╭─ Source text

You can collect the larvae by placing a bit of tarpaulin next to an ant's nest and breaking the nest open to let the ants and larvae fall onto the tarp. Then you fold over one side of the tarp to create a shade, as the ants will helpfully collect their larvae and place them in the shade ready for you to scoop up. They look like puffed rice, so just think of it as Rice Krispies, Mears-style.

Earthworms are also good to guzzle, especially if stored in salt water until they go a healthy pink in colour. And the very grossness of sucking those tasty morsels down should appeal to your show-offy, Ray Mears side. If it doesn't, then what are you doing reading this? Go and look at the UKTV Food website instead, you wimp.

How to build a shelter
You can't call yourself Ray Mears until you're able to create a debris hut. And even then we'd advise against calling yourself Ray Mears unless that actually happens to be your name.

The debris hut is the standard, bottom-line, absolutely essential shelter to make if you're in a forest and in need of a kip. What you need is one long thick log, one end of which rests on the ground while the other is allowed to rest a metre or so up a standing tree trunk. This is the spine of your shelter, and you create a "rib cage" by placing countless branches and twigs all along the log in a lattice.

What you're left with is a big long twiggy branchey cocoon, over which you must heap plenty (and we mean plenty) of leaves, mud, bushy things and anything else that comes to hand (not live animals). After you've formed this insulating layer, the standard procedure is to crawl inside, lie down and rue the day you ever got interested in bushcraft.

╰─
╭─ Listing

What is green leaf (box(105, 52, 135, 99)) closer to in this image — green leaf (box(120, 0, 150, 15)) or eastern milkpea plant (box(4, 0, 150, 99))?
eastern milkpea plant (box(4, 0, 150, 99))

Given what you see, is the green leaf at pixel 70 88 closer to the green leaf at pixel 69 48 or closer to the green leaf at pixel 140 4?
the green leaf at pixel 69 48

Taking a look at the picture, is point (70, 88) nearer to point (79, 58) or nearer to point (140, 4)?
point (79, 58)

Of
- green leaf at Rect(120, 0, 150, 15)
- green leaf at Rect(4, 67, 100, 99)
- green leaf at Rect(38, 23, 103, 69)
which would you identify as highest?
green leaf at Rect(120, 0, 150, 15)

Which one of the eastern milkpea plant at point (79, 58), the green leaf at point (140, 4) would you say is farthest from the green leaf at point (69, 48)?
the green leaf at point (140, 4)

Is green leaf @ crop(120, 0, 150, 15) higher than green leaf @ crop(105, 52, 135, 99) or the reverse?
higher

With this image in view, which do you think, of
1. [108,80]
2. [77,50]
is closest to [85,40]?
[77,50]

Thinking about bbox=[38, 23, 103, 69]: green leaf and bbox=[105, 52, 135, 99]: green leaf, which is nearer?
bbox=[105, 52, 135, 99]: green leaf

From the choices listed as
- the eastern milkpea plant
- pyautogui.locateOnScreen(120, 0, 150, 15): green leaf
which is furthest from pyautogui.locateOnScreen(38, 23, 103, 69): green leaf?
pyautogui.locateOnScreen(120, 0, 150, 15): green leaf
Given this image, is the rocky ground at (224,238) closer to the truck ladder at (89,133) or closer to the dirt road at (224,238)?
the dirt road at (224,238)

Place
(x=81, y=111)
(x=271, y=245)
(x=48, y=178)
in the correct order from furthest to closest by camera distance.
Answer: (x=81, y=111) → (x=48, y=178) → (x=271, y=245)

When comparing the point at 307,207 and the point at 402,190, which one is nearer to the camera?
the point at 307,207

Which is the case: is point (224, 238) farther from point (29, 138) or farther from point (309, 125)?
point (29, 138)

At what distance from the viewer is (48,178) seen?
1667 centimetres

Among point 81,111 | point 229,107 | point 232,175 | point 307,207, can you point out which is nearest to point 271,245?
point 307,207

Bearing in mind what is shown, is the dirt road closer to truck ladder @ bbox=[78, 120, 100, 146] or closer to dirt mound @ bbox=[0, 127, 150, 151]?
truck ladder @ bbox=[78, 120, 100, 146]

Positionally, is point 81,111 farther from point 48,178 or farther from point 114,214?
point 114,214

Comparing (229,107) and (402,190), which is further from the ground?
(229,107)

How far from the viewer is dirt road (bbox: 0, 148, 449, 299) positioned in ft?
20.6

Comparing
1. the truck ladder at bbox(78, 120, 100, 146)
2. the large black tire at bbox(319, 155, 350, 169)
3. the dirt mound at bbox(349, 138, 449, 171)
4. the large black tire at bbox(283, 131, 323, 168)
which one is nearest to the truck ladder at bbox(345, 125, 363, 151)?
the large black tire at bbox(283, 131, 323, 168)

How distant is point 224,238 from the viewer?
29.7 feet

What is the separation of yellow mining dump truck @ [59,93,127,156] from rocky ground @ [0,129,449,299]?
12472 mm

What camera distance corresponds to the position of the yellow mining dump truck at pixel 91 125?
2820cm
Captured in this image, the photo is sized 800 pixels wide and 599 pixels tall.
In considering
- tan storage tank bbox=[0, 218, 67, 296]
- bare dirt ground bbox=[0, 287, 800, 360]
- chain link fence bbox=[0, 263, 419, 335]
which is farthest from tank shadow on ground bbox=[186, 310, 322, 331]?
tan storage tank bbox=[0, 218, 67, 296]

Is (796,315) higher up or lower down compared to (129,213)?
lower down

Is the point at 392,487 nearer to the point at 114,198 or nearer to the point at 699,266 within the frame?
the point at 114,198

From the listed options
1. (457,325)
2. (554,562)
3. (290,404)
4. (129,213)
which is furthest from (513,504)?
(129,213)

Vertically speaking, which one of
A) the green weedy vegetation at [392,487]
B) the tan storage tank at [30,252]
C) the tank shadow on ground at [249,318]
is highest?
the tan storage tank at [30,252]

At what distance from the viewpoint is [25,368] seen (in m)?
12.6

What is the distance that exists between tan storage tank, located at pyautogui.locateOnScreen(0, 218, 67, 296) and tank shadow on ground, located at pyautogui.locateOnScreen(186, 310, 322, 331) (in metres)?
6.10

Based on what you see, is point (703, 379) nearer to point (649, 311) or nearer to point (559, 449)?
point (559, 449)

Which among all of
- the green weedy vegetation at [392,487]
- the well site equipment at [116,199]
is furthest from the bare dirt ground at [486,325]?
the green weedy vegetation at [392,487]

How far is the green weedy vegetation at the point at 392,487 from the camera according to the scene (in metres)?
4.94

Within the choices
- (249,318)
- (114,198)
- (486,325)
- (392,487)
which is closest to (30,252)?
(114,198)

╰─

## Required task A
Copy out the bushcraft text word for word from "How to build" to "be your name.".
## Required task B
Answer these from the bushcraft text:
(i) What do ant larvae look like, according to the text?
(ii) What liquid should earthworms be kept in before eating?
(iii) About how far up the standing tree trunk does one end of the long log rest?
## Required task C
Carry on the bushcraft text after its final sentence.

## Response A
How to build a shelter
You can't call yourself Ray Mears until you're able to create a debris hut. And even then we'd advise against calling yourself Ray Mears unless that actually happens to be your name.

## Response B
(i) Puffed rice.
(ii) Salt water.
(iii) A metre or so.

## Response C
What to do if you're lost
So what happens if you find yourself well and truly lost? Well, you'll probably want to panic and rush around and babble to yourself and generally act like a complete idiot.

Instead, complete calm is required, as you need to reserve your energy. It's generally advisable not to move far and to actually hunker down, create a base (perhaps with one of those debris huts that you're now so good at making) and set up an internationally recognised distress signal. Which is simply three campfires arranged in a triangle. In fact, three of anything arranged in a triangle is a recognised distress signal, so improvise.

And if you have reason to believe there won't be anyone coming your way anytime soon, then mark your current position with a pile of rocks and walk away in one direction until you come to something useful. Like a stream, which can be followed to civilisation. Or a wood-dwelling family of inbred freaks, who'll bring your troubles to an end very promptly.

Now go forth and survive...
You are now ready to head out into the wilds of the world (or your local park) to live off the land, build your own shelter and hopefully not get arrested for being a weird worm-eating vagrant. Happy bushcrafting!